*Problem requirements*. Everything from the line containing "Would (27,326) be" down to the last line of the entries below must be transcribed exactly, and nothing else.

[Start Data section]

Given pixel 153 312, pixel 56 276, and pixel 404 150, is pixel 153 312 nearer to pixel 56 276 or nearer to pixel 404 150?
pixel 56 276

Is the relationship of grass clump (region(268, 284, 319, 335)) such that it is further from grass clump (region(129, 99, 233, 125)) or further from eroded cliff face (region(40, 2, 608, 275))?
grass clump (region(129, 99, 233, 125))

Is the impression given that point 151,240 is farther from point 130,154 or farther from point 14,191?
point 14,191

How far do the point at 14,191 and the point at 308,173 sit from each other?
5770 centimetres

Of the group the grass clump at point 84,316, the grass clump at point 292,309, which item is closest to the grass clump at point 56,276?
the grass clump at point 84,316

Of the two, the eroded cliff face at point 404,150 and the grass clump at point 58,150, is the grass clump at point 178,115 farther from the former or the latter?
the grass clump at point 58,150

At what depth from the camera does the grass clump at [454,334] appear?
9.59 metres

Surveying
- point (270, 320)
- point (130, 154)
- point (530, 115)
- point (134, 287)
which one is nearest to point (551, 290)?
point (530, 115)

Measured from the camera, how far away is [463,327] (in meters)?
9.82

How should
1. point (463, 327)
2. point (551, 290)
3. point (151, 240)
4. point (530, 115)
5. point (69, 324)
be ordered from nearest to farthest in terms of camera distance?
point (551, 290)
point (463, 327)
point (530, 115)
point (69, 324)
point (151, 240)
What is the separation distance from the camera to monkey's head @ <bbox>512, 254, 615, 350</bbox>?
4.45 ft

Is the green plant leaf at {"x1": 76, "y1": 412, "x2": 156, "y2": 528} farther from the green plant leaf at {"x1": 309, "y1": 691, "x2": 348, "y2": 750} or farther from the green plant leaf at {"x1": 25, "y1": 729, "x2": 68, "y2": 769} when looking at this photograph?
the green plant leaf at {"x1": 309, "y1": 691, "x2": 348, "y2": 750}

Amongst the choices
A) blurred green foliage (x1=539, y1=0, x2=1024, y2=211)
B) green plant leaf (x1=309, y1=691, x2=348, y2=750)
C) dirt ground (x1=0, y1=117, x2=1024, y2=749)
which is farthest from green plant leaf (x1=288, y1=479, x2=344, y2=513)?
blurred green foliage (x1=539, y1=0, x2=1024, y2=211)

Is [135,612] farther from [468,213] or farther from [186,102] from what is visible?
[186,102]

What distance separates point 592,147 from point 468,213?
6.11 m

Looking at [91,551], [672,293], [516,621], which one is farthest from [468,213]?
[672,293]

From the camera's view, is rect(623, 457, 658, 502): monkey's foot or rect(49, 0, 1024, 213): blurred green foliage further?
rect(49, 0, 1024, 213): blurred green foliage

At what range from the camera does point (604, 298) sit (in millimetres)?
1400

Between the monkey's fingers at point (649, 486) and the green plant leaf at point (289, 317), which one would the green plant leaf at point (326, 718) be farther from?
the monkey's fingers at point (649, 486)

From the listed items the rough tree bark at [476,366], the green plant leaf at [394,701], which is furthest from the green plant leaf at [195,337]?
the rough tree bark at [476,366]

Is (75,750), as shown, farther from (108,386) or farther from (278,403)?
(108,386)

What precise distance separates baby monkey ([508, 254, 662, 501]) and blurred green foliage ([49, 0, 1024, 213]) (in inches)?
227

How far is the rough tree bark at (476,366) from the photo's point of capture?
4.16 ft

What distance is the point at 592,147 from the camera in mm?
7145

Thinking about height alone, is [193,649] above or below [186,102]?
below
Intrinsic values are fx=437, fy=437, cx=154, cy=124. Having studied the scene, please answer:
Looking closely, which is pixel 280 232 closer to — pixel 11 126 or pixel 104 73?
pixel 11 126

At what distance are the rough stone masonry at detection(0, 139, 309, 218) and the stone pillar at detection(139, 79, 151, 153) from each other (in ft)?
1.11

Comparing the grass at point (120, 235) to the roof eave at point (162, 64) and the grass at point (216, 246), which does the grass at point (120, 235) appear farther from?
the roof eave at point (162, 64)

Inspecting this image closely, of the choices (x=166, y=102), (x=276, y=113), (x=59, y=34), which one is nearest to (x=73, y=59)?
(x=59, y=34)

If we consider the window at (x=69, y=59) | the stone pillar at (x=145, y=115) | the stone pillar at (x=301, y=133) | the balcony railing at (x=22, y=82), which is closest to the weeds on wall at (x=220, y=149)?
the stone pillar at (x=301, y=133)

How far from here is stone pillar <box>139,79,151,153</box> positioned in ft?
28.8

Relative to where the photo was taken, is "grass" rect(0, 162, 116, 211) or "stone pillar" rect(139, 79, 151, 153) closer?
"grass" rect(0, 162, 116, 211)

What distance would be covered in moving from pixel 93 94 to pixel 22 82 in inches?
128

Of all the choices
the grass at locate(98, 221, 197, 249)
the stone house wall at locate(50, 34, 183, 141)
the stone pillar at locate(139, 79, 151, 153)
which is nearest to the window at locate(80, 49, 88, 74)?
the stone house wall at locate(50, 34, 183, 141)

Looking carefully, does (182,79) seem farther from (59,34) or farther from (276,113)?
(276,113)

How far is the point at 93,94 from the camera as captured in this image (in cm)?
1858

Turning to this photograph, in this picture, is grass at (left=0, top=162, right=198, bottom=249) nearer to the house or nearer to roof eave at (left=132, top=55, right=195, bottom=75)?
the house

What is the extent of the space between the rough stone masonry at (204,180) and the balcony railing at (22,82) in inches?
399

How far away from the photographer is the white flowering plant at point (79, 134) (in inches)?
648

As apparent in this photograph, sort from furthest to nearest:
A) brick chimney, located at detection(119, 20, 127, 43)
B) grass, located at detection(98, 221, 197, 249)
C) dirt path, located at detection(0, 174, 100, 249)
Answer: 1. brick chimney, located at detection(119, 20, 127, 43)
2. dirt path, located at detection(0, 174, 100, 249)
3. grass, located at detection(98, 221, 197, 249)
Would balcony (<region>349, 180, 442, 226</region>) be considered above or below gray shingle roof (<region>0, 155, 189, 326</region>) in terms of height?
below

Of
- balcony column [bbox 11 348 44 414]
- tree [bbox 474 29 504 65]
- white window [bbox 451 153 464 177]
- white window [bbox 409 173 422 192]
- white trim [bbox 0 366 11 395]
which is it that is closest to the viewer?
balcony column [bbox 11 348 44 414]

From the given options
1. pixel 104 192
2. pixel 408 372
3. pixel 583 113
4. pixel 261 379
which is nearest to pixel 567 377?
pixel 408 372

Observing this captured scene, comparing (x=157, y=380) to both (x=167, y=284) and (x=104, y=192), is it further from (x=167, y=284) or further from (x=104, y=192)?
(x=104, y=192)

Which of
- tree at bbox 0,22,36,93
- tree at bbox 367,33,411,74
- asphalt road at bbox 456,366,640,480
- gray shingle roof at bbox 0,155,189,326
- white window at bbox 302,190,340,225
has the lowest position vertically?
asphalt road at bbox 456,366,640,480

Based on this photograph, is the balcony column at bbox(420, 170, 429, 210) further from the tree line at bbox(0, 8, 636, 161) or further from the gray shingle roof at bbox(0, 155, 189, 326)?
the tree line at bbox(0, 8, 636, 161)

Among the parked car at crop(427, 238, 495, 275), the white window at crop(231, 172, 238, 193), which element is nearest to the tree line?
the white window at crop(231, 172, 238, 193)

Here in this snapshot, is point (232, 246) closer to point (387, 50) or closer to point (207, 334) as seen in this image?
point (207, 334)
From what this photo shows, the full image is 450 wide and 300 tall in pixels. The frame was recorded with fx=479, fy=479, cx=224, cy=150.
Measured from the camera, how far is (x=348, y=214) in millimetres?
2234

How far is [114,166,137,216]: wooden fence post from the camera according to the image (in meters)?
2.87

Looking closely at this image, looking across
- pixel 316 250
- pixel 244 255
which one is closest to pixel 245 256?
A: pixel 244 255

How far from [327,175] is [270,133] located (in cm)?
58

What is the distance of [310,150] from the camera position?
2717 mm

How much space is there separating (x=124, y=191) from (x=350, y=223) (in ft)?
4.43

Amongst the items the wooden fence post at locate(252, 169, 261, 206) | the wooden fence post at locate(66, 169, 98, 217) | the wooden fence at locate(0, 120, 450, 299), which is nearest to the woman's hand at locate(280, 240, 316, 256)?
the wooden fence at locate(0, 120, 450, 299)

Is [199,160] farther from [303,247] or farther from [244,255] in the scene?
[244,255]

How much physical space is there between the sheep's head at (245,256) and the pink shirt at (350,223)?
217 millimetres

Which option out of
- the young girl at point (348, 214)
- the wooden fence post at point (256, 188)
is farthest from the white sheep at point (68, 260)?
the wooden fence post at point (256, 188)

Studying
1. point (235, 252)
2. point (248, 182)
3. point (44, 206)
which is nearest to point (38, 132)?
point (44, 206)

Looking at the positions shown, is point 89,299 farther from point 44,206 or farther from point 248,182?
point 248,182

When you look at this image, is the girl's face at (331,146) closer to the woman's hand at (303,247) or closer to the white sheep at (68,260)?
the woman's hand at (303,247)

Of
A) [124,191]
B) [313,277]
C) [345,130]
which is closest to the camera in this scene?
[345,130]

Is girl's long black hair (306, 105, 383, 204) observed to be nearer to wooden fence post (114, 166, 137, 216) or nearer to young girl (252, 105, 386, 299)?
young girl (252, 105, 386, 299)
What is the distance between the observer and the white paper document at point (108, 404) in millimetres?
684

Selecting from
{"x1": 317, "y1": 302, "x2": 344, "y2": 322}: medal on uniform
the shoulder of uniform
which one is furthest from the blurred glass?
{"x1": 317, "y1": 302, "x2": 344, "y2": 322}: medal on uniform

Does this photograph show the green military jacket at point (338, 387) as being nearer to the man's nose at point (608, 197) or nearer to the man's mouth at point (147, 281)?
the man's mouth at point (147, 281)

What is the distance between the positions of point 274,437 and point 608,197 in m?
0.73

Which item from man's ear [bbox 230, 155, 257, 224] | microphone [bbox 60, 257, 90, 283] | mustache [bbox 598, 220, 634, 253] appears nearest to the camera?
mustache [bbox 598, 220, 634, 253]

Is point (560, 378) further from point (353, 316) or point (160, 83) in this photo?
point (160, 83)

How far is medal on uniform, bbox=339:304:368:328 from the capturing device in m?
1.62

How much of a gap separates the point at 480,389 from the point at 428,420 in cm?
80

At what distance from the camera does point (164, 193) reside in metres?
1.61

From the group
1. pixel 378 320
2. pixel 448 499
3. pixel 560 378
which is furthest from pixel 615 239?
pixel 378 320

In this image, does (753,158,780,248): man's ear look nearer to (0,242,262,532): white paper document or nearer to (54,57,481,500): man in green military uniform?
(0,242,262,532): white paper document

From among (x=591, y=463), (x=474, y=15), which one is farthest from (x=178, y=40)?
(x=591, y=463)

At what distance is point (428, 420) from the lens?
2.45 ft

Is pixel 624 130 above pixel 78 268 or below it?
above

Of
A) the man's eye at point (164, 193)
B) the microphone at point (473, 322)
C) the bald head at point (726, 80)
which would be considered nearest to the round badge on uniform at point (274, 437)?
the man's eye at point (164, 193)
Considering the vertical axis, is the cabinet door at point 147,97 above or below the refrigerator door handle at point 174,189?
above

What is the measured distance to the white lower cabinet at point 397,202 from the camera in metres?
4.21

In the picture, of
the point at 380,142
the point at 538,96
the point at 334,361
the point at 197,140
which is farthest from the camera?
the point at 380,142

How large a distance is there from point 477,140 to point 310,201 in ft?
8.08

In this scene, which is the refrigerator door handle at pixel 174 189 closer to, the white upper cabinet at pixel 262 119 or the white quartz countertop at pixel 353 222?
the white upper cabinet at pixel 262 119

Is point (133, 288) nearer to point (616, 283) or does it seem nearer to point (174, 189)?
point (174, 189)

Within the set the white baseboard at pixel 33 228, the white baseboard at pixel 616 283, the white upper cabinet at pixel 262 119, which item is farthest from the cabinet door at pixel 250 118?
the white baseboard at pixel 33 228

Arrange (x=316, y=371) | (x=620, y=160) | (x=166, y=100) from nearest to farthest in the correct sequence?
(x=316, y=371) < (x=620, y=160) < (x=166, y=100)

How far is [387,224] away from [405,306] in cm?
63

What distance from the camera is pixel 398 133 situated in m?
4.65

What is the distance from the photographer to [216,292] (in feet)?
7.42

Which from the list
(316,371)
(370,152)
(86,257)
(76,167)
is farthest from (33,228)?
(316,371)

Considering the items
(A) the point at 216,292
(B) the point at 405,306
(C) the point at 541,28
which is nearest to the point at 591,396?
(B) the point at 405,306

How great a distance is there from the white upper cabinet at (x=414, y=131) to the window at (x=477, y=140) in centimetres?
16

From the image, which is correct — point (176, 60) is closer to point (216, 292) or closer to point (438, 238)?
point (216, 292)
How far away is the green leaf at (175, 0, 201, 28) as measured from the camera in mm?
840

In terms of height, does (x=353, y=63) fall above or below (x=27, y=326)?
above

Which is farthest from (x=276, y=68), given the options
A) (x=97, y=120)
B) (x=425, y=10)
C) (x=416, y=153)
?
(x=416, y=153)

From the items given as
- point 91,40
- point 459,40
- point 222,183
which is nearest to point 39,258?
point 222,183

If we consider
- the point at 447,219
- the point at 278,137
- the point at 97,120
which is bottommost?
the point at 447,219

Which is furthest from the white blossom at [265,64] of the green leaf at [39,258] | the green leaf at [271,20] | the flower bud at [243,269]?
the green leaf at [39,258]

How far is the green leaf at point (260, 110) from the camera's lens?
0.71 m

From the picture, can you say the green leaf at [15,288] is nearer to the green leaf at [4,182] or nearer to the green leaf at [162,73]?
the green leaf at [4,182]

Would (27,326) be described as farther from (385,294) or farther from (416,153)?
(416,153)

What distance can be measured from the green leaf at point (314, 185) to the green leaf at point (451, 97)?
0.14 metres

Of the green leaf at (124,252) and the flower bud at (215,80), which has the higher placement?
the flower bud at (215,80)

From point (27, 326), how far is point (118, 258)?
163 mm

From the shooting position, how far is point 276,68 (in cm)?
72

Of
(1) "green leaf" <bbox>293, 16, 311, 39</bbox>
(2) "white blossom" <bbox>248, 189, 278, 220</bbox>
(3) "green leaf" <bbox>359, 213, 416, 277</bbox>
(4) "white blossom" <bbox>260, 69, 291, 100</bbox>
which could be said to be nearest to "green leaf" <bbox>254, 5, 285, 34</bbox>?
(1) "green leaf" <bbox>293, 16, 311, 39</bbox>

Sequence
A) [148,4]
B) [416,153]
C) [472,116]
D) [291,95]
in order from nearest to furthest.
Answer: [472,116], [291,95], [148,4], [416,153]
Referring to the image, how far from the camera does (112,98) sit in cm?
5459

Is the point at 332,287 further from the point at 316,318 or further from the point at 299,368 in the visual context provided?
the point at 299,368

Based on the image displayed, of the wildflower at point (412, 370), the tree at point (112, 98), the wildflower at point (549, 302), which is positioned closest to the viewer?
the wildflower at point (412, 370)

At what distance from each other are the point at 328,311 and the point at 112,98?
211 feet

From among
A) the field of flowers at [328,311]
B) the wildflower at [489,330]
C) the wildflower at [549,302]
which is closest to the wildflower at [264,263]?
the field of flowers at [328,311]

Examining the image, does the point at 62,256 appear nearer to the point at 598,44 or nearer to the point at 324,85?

[End Data section]

*Answer in full*.
Would (27,326) be described as farther from (385,294) or farther from (416,153)?
(416,153)

What distance can be measured from the green leaf at point (314, 185) to the green leaf at point (451, 97)?
0.14 metres

Of the green leaf at (124,252) and the flower bud at (215,80), which has the higher placement?
the flower bud at (215,80)

From point (27, 326), how far is point (118, 258)?
163 mm

From the shooting position, how far is point 276,68 (in cm)?
72

Of
(1) "green leaf" <bbox>293, 16, 311, 39</bbox>
(2) "white blossom" <bbox>248, 189, 278, 220</bbox>
(3) "green leaf" <bbox>359, 213, 416, 277</bbox>
(4) "white blossom" <bbox>260, 69, 291, 100</bbox>
which could be said to be nearest to "green leaf" <bbox>254, 5, 285, 34</bbox>?
(1) "green leaf" <bbox>293, 16, 311, 39</bbox>

Sequence
A) [148,4]
B) [416,153]
C) [472,116]
D) [291,95]
in order from nearest to furthest.
Answer: [472,116], [291,95], [148,4], [416,153]
Referring to the image, how far from the camera does (112,98) sit in cm?
5459

Is the point at 332,287 further from the point at 316,318 or further from the point at 299,368 in the visual context provided?
the point at 299,368

Based on the image displayed, of the wildflower at point (412, 370), the tree at point (112, 98), the wildflower at point (549, 302), which is positioned closest to the viewer?
the wildflower at point (412, 370)

At what distance from each other are the point at 328,311 and the point at 112,98?
211 feet

From among
A) the field of flowers at [328,311]
B) the wildflower at [489,330]
C) the wildflower at [549,302]
which is closest to the wildflower at [264,263]?
the field of flowers at [328,311]

Examining the image, does the point at 62,256 appear nearer to the point at 598,44 or nearer to the point at 324,85?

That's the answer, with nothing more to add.